Depuis des années, la région autonome du nord de l'Irak est un refuge pour journalistes et militants irakiens se sentant menacés dans le reste du pays par des factions armées, tribus ou politiciens influents. Mais l'accord tacite est qu'ils peuvent dénoncer les violations des droits humains ailleurs en Irak, sans se mêler des affaires kurdes.
Aujourd'hui, alors que la grogne sociale enfle au Kurdistan en crise économique entre les centaines de milliers de fonctionnaires qui n'ont pas perçu de salaire depuis six mois et les frappes meurtrières de l'armée turque, les autorités se sont raidies.
"Malgré les textes de loi garantissant la liberté de la presse, quand les crises politique et économique s'aggravent, les limitations deviennent un goulot d'étranglement pour la presse" dans cette région autonome, constate le METRO Center for Journalist Rights and Advocacy, basé au Kurdistan.
Cette organisation de défense de la liberté de la presse a recensé durant les six premiers mois de 2020, 88 violations contre 62 journalistes et médias. Et depuis mi-juin, assure-t-elle, la pression est encore montée d'un cran.
Journaliste détenu
La semaine dernière, les forces de sécurité ont fait fermer de force les bureaux de la chaîne de télévision NRT - tenue par un opposant aux autorités kurdes - à Dohouk après avoir couvert des manifestations contre la Turquie à Zakho, plus au nord.
Dans la nuit, "les forces de sécurité ont pris d'assaut notre bureau à Dohouk et confisqué l'ensemble de nos équipements.
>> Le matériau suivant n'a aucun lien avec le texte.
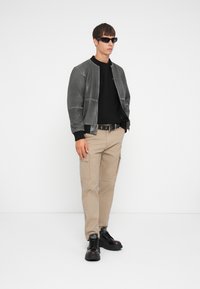 Chaqueta bomber gris con puños de canalé negros, camisa negra, pantalones cargo caqui y zapatos negros gruesos con cordones. Diseño ajustado con bolsillos.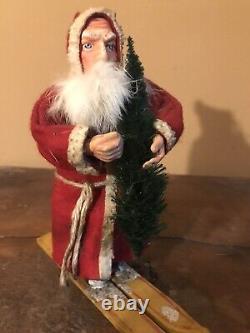 Antique 8 German Santa Claus on Skiis Candy Container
Notre correspondant à Zakho, Ahmad Zakhoy, a été arrêté et est toujours détenu", affirme à l'AFP le numéro deux de NRT, Hawnar Ihsan.
Quelques heures plus tard, elles fermaient le bureau de NRT à Erbil.
Des décisions "injustes et antidémocratiques", s'est insurgé le Comité pour la protection des journalistes (CPJ), basé à New York, "qui pose la question de savoir pourquoi les autorités sont si effrayées par cette chaîne qu'elles se sont senties obligées de faire fermer ses bureaux".
En 2009, à l'adoption au Kurdistan d'une loi sur la liberté de la presse, l'ONG Freedom House a salué "des libertés sans précédents".
"En théorie, la loi est relativement acceptable et il y a une marge de liberté au Kurdistan", nuance Yassine Taha, journaliste indépendant dans la région autonome.
Mais en réalité, dans une région où, comme ailleurs en Irak, la quasi-totalité des médias appartiennent à des partis ou des politiciens, rares sont ceux qui se risquent à critiquer les autorités.
'Finie la télé unique'
Aujourd'hui, entre manifestations pour dénoncer les coupes salariales -imposées par un gouvernement surendetté- et le silence des autorités kurdes face aux frappes turques -qui visent les rebelles kurdes mais ont tué plusieurs civils- , "la situation ne cesse d'empirer", explique M. Taha à l'AFP.
"Les échecs s'accumulent, la rue bouillonne et faire taire les médias ou fermer des télévisions ne sont pas des solutions."
En juin, Human Rights Watch (HRW) s'est alarmé du fait que le Kurdistan recourait à des articles du Code pénal local condamnant la diffamation et l'insulte pour faire taire journalistes et militants.
Selon elle, un homme a été emprisonné 29 jours en janvier avant d'être relâché sans aucun chef d'inculpation pour avoir diffusé en direct sur des réseaux sociaux une manifestation.
HRW cite un autre Kurde irakien qui affirme avoir payé la police pour être libéré. "Ils m'ont dit: +On peut te rappeler à n'importe quel moment+", a-t-il affirmé à l'ONG.
Six députés kurdes du Parlement central à Bagdad en appellent eux directement à l'ONU.
Dans une lettre ouverte à sa représentante en Irak, Jeanine Hennis-Plasschaert, ils l'ont exhortée à "faire pression sur les responsables kurdes pour qu'ils respectent les droits des citoyens".
Pour Rahmane Gharib de METRO, la répression est contre-productive. "Elle va créer des milliers de NRT, les gens vont devenir des journalistes citoyens partout où ils se trouvent."
"L'époque de la télévision unique, de la radio unique et du journal unique, est révolue et on n'y retournera jamais."